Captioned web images
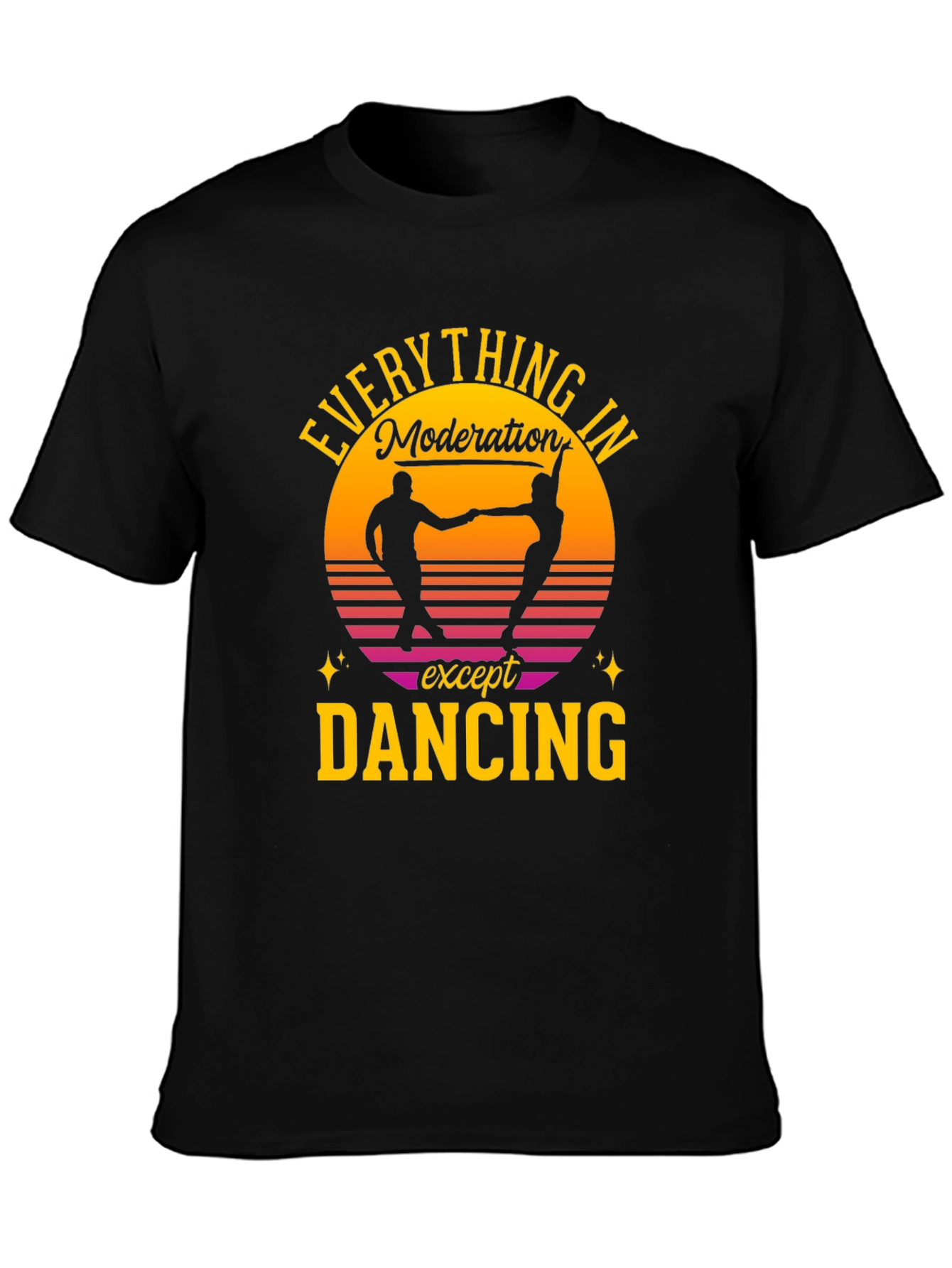 Everything in Moderation Except Dancing T-Shirt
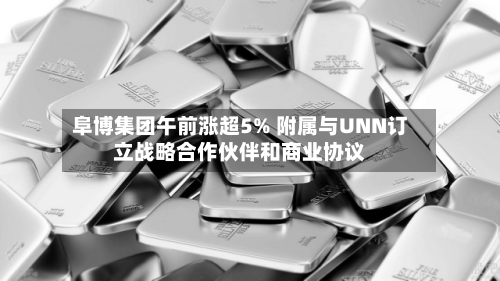 阜博集团午前涨超5% 附属与UNN订立战略合作伙伴和商业协议-第3张图片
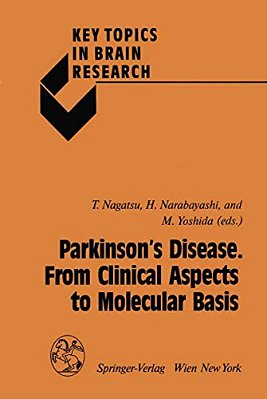 Parkinson's Disease. From Clinical Aspects To Molecular Basis-..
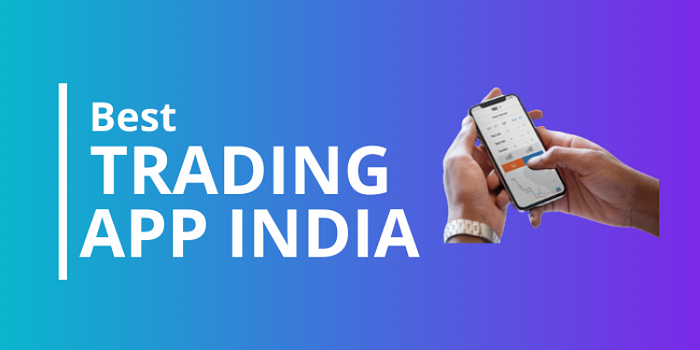 Finding The Best Trading App In India: A Comprehensive Guide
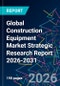 Global Construction Equipment Market Strategic Research Report 2026-2031 - Product Image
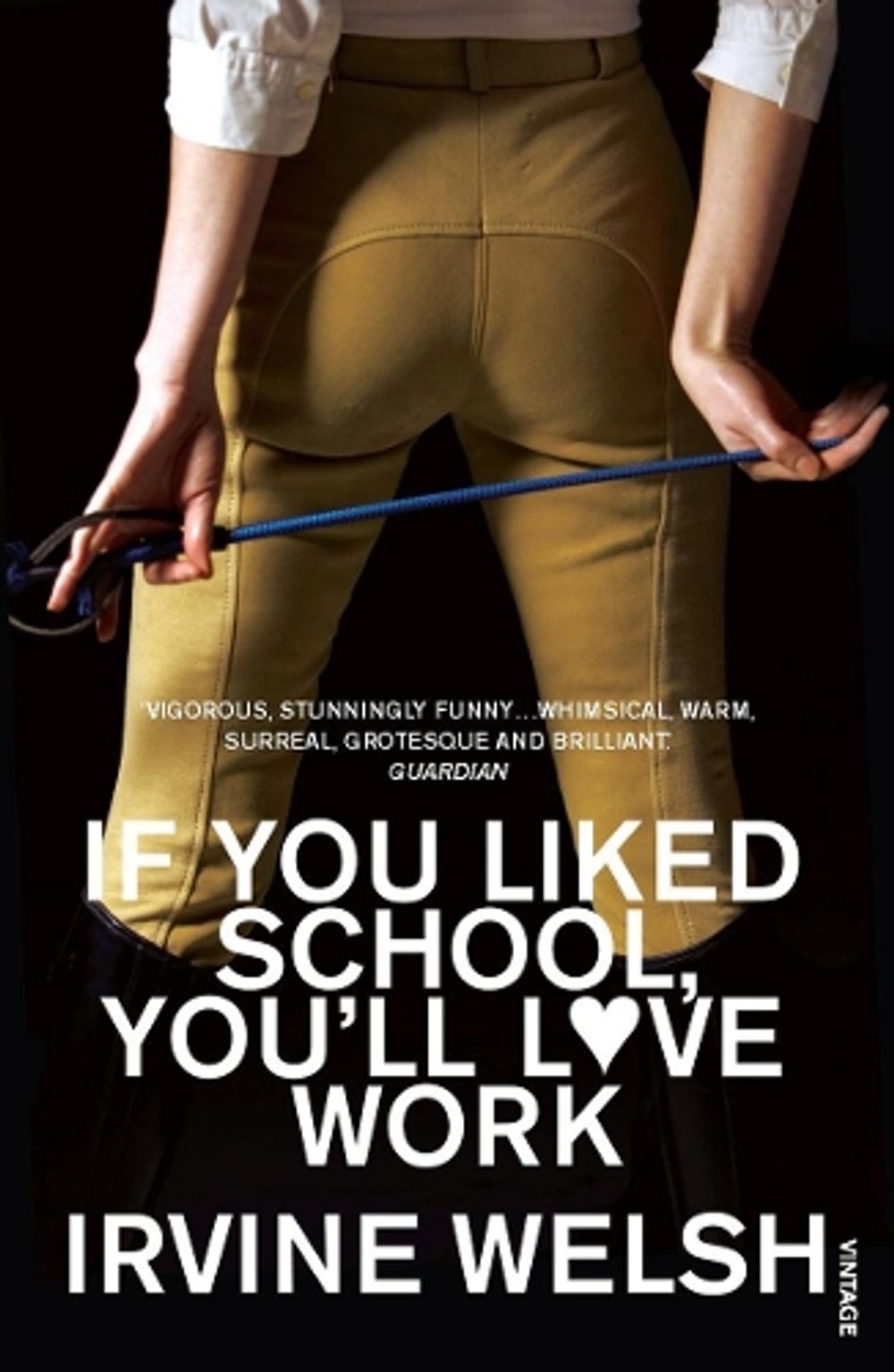 If You Liked School, You'll Love Work by Irvine Welsh - ISBN: 9780099483595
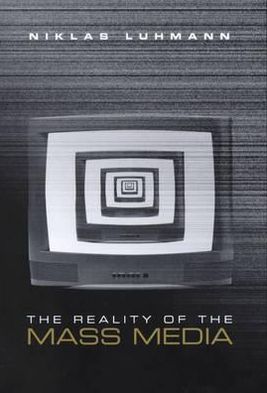 Cover for Luhmann, Niklas (Formerly at the University of Bielefeld, Germany) · The Reality of the Mass Media (Hardcover Book) (2000)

### YOUR TASK
Leaving the pictures out, transcribe the entries above exactly as written.

### ANSWER TO THE PROBLEM
 Everything in Moderation Except Dancing T-Shirt
 阜博集团午前涨超5% 附属与UNN订立战略合作伙伴和商业协议-第3张图片
 Parkinson's Disease. From Clinical Aspects To Molecular Basis-..
 Finding The Best Trading App In India: A Comprehensive Guide
 Global Construction Equipment Market Strategic Research Report 2026-2031 - Product Image
 If You Liked School, You'll Love Work by Irvine Welsh - ISBN: 9780099483595
 Cover for Luhmann, Niklas (Formerly at the University of Bielefeld, Germany) · The Reality of the Mass Media (Hardcover Book) (2000)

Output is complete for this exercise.